━━ Working data ━━
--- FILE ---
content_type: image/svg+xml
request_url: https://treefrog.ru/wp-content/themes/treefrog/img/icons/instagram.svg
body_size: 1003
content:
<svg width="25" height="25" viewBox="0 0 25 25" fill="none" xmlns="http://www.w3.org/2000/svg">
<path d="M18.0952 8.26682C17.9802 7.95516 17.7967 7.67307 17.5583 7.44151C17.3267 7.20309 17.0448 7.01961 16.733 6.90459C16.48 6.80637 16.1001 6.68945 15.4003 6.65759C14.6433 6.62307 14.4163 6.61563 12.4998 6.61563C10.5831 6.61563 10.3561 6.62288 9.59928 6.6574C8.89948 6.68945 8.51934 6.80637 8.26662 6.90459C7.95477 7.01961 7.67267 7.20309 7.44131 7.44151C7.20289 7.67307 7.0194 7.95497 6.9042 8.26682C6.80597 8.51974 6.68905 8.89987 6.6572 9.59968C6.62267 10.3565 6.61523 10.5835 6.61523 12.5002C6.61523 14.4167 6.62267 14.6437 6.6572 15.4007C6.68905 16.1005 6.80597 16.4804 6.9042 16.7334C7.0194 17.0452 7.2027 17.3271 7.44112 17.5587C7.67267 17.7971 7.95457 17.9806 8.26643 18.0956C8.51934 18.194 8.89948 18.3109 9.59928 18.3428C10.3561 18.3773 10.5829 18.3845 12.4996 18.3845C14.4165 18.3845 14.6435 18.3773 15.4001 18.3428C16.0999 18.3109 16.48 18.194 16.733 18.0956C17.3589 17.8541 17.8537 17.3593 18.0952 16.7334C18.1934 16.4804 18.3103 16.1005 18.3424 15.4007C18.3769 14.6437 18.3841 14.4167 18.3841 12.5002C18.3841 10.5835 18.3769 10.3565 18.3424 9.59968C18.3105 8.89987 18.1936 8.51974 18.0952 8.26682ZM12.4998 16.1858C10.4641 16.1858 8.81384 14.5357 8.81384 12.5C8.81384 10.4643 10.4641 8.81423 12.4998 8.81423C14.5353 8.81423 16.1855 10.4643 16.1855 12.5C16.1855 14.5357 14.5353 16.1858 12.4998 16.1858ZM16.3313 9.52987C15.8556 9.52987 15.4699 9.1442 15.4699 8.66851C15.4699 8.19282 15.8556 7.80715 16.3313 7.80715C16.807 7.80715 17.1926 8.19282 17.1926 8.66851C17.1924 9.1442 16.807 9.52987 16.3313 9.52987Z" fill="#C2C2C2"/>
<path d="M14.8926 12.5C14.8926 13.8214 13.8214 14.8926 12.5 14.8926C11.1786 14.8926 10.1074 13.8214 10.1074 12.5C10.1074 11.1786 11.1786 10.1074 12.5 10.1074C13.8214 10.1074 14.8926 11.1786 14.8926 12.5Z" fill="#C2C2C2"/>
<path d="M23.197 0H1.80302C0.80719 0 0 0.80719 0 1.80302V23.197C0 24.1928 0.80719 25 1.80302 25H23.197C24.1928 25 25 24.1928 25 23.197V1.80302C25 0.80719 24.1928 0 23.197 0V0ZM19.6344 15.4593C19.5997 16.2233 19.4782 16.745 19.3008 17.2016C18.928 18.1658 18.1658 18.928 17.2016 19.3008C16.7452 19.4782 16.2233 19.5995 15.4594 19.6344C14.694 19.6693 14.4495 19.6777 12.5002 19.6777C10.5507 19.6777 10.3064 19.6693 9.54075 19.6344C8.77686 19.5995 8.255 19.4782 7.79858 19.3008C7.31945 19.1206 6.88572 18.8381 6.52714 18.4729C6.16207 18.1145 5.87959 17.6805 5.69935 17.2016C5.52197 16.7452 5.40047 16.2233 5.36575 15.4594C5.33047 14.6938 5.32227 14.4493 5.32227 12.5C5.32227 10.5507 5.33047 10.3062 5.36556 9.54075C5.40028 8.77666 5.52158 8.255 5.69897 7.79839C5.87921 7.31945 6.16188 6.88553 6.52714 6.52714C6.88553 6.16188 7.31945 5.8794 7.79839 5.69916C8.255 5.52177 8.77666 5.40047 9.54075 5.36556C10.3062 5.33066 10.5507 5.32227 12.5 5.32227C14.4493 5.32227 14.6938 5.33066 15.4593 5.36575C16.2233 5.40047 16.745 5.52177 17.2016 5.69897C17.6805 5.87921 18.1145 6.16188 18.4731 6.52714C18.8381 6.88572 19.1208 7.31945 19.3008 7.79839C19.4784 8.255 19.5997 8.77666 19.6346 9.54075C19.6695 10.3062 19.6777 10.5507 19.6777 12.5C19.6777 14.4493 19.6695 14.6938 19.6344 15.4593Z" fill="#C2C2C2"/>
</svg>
━━━
> [Exercise goal]:
Provide all the records again, word for word.

> [Solution below]:
--- FILE ---
content_type: image/svg+xml
request_url: https://treefrog.ru/wp-content/themes/treefrog/img/icons/instagram.svg
body_size: 1003
content:
<svg width="25" height="25" viewBox="0 0 25 25" fill="none" xmlns="http://www.w3.org/2000/svg">
<path d="M18.0952 8.26682C17.9802 7.95516 17.7967 7.67307 17.5583 7.44151C17.3267 7.20309 17.0448 7.01961 16.733 6.90459C16.48 6.80637 16.1001 6.68945 15.4003 6.65759C14.6433 6.62307 14.4163 6.61563 12.4998 6.61563C10.5831 6.61563 10.3561 6.62288 9.59928 6.6574C8.89948 6.68945 8.51934 6.80637 8.26662 6.90459C7.95477 7.01961 7.67267 7.20309 7.44131 7.44151C7.20289 7.67307 7.0194 7.95497 6.9042 8.26682C6.80597 8.51974 6.68905 8.89987 6.6572 9.59968C6.62267 10.3565 6.61523 10.5835 6.61523 12.5002C6.61523 14.4167 6.62267 14.6437 6.6572 15.4007C6.68905 16.1005 6.80597 16.4804 6.9042 16.7334C7.0194 17.0452 7.2027 17.3271 7.44112 17.5587C7.67267 17.7971 7.95457 17.9806 8.26643 18.0956C8.51934 18.194 8.89948 18.3109 9.59928 18.3428C10.3561 18.3773 10.5829 18.3845 12.4996 18.3845C14.4165 18.3845 14.6435 18.3773 15.4001 18.3428C16.0999 18.3109 16.48 18.194 16.733 18.0956C17.3589 17.8541 17.8537 17.3593 18.0952 16.7334C18.1934 16.4804 18.3103 16.1005 18.3424 15.4007C18.3769 14.6437 18.3841 14.4167 18.3841 12.5002C18.3841 10.5835 18.3769 10.3565 18.3424 9.59968C18.3105 8.89987 18.1936 8.51974 18.0952 8.26682ZM12.4998 16.1858C10.4641 16.1858 8.81384 14.5357 8.81384 12.5C8.81384 10.4643 10.4641 8.81423 12.4998 8.81423C14.5353 8.81423 16.1855 10.4643 16.1855 12.5C16.1855 14.5357 14.5353 16.1858 12.4998 16.1858ZM16.3313 9.52987C15.8556 9.52987 15.4699 9.1442 15.4699 8.66851C15.4699 8.19282 15.8556 7.80715 16.3313 7.80715C16.807 7.80715 17.1926 8.19282 17.1926 8.66851C17.1924 9.1442 16.807 9.52987 16.3313 9.52987Z" fill="#C2C2C2"/>
<path d="M14.8926 12.5C14.8926 13.8214 13.8214 14.8926 12.5 14.8926C11.1786 14.8926 10.1074 13.8214 10.1074 12.5C10.1074 11.1786 11.1786 10.1074 12.5 10.1074C13.8214 10.1074 14.8926 11.1786 14.8926 12.5Z" fill="#C2C2C2"/>
<path d="M23.197 0H1.80302C0.80719 0 0 0.80719 0 1.80302V23.197C0 24.1928 0.80719 25 1.80302 25H23.197C24.1928 25 25 24.1928 25 23.197V1.80302C25 0.80719 24.1928 0 23.197 0V0ZM19.6344 15.4593C19.5997 16.2233 19.4782 16.745 19.3008 17.2016C18.928 18.1658 18.1658 18.928 17.2016 19.3008C16.7452 19.4782 16.2233 19.5995 15.4594 19.6344C14.694 19.6693 14.4495 19.6777 12.5002 19.6777C10.5507 19.6777 10.3064 19.6693 9.54075 19.6344C8.77686 19.5995 8.255 19.4782 7.79858 19.3008C7.31945 19.1206 6.88572 18.8381 6.52714 18.4729C6.16207 18.1145 5.87959 17.6805 5.69935 17.2016C5.52197 16.7452 5.40047 16.2233 5.36575 15.4594C5.33047 14.6938 5.32227 14.4493 5.32227 12.5C5.32227 10.5507 5.33047 10.3062 5.36556 9.54075C5.40028 8.77666 5.52158 8.255 5.69897 7.79839C5.87921 7.31945 6.16188 6.88553 6.52714 6.52714C6.88553 6.16188 7.31945 5.8794 7.79839 5.69916C8.255 5.52177 8.77666 5.40047 9.54075 5.36556C10.3062 5.33066 10.5507 5.32227 12.5 5.32227C14.4493 5.32227 14.6938 5.33066 15.4593 5.36575C16.2233 5.40047 16.745 5.52177 17.2016 5.69897C17.6805 5.87921 18.1145 6.16188 18.4731 6.52714C18.8381 6.88572 19.1208 7.31945 19.3008 7.79839C19.4784 8.255 19.5997 8.77666 19.6346 9.54075C19.6695 10.3062 19.6777 10.5507 19.6777 12.5C19.6777 14.4493 19.6695 14.6938 19.6344 15.4593Z" fill="#C2C2C2"/>
</svg>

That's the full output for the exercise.